Render every line of the entries below as a Markdown table with two columns, Row for the row number and Line for the line itself. Leave out any blank lines.

(A run of entries)
* Start *

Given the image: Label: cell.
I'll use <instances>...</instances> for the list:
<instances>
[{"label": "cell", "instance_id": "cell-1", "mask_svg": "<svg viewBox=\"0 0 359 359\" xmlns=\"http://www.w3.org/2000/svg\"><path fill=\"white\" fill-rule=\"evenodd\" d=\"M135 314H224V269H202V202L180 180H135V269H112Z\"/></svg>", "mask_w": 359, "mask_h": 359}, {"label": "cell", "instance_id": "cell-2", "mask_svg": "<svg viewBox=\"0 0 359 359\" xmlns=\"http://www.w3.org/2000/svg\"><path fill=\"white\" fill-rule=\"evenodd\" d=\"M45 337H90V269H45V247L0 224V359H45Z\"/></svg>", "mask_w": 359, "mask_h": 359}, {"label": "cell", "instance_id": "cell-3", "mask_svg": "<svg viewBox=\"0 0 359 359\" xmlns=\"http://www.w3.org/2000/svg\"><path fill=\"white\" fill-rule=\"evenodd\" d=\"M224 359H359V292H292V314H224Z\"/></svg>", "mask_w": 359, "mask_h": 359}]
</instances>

* End *

▸ **Reply**:
| Row | Line |
|---|---|
| 1 | Given the image: Label: cell. |
| 2 | I'll use <instances>...</instances> for the list: |
| 3 | <instances> |
| 4 | [{"label": "cell", "instance_id": "cell-1", "mask_svg": "<svg viewBox=\"0 0 359 359\" xmlns=\"http://www.w3.org/2000/svg\"><path fill=\"white\" fill-rule=\"evenodd\" d=\"M135 314H224V269H202V202L180 180H135V269H112Z\"/></svg>", "mask_w": 359, "mask_h": 359}, {"label": "cell", "instance_id": "cell-2", "mask_svg": "<svg viewBox=\"0 0 359 359\" xmlns=\"http://www.w3.org/2000/svg\"><path fill=\"white\" fill-rule=\"evenodd\" d=\"M45 337H90V269H45V247L0 224V359H45Z\"/></svg>", "mask_w": 359, "mask_h": 359}, {"label": "cell", "instance_id": "cell-3", "mask_svg": "<svg viewBox=\"0 0 359 359\" xmlns=\"http://www.w3.org/2000/svg\"><path fill=\"white\" fill-rule=\"evenodd\" d=\"M224 359H359V292H292V314H224Z\"/></svg>", "mask_w": 359, "mask_h": 359}] |
| 5 | </instances> |